PROBLEM DESCRIPTION: Each entry that follows is to be duplicated exactly, without its images.

Saved entries:

Content starts

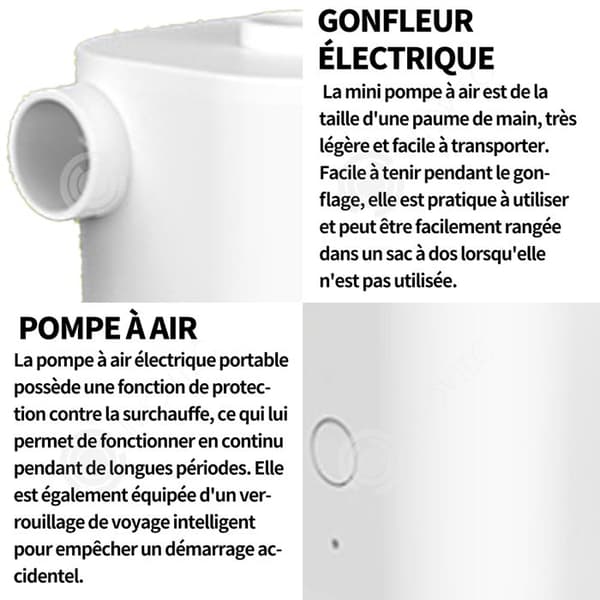 GONFLEUR ÉLECTRIQUE

La mini pompe à air est de la taille d'une paume de main, très légère et facile à transporter. Facile à tenir pendant le gonflage, elle est pratique à utiliser et peut être facilement rangée dans un sac à dos lorsqu'elle n'est pas utilisée.

POMPE À AIR

La pompe à air électrique portable possède une fonction de protection contre la surchauffe, ce qui lui permet de fonctionner en continu pendant de longues périodes. Elle est également équipée d'un verrouillage de voyage intelligent pour empêcher un démarrage accidentel.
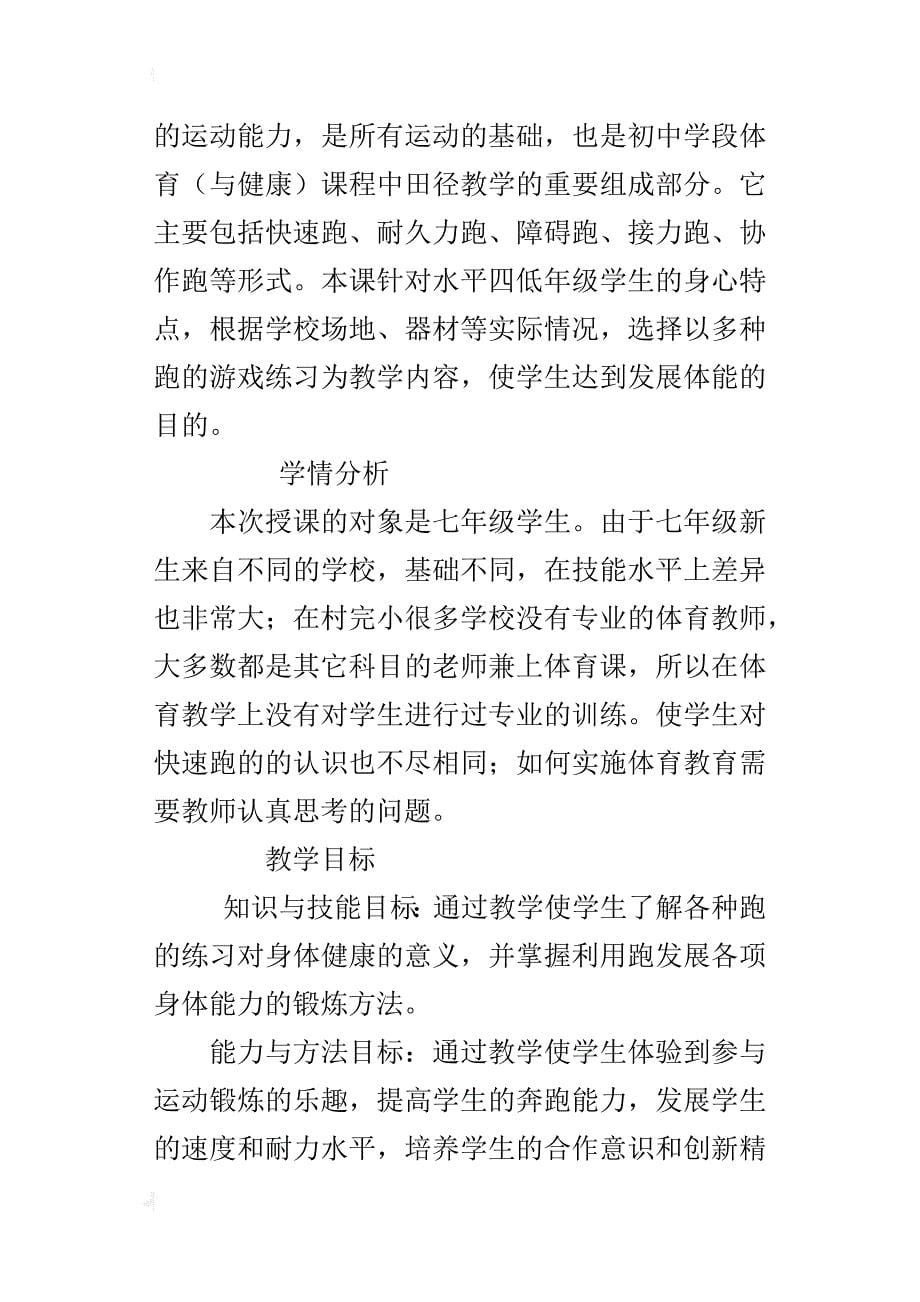 的运动能力，是所有运动的基础，也是初中学段体育（与健康）课程中田径教学的重要组成部分。它主要包括快速跑、耐久力跑、障碍跑、接力跑、协作跑等形式。本课针对水平四低年级学生的身心特点，根据学校场地、器材等实际情况，选择以多种跑的游戏练习为教学内容，使学生达到发展体能的目的。

学情分析

本次授课的对象是七年级学生。由于七年级新生来自不同的学校，基础不同，在技能水平上差异也非常大；在村完小很多学校没有专业的体育教师，大多数都是其它科目的老师兼上体育课，所以在体育教学上没有对学生进行过专业的训练。使学生对快速跑的的认识也不尽相同；如何实施体育教育需要教师认真思考的问题。

教学目标

知识与技能目标：通过教学使学生了解各种跑的练习对身体健康的意义，并掌握利用跑发展各项身体能力的锻炼方法。

能力与方法目标：通过教学使学生体验到参与运动锻炼的乐趣，提高学生的奔跑能力，发展学生的速度和耐力水平，培养学生的合作意识和创新精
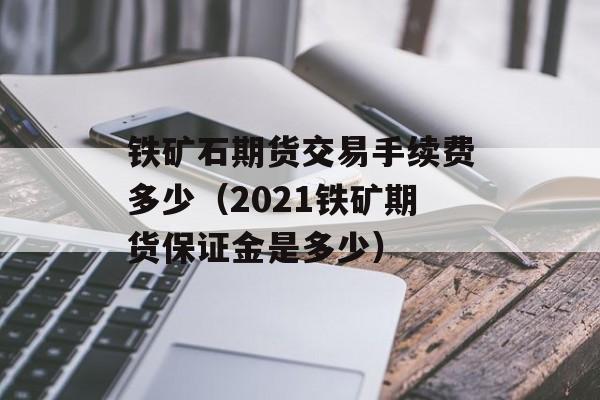 铁矿石期货交易手续费多少（2021铁矿期货保证金是多少）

Content ends

RESPONSE:
 GONFLEUR ÉLECTRIQUE

La mini pompe à air est de la taille d'une paume de main, très légère et facile à transporter. Facile à tenir pendant le gonflage, elle est pratique à utiliser et peut être facilement rangée dans un sac à dos lorsqu'elle n'est pas utilisée.

POMPE À AIR

La pompe à air électrique portable possède une fonction de protection contre la surchauffe, ce qui lui permet de fonctionner en continu pendant de longues périodes. Elle est également équipée d'un verrouillage de voyage intelligent pour empêcher un démarrage accidentel.
 的运动能力，是所有运动的基础，也是初中学段体育（与健康）课程中田径教学的重要组成部分。它主要包括快速跑、耐久力跑、障碍跑、接力跑、协作跑等形式。本课针对水平四低年级学生的身心特点，根据学校场地、器材等实际情况，选择以多种跑的游戏练习为教学内容，使学生达到发展体能的目的。

学情分析

本次授课的对象是七年级学生。由于七年级新生来自不同的学校，基础不同，在技能水平上差异也非常大；在村完小很多学校没有专业的体育教师，大多数都是其它科目的老师兼上体育课，所以在体育教学上没有对学生进行过专业的训练。使学生对快速跑的的认识也不尽相同；如何实施体育教育需要教师认真思考的问题。

教学目标

知识与技能目标：通过教学使学生了解各种跑的练习对身体健康的意义，并掌握利用跑发展各项身体能力的锻炼方法。

能力与方法目标：通过教学使学生体验到参与运动锻炼的乐趣，提高学生的奔跑能力，发展学生的速度和耐力水平，培养学生的合作意识和创新精
 铁矿石期货交易手续费多少（2021铁矿期货保证金是多少）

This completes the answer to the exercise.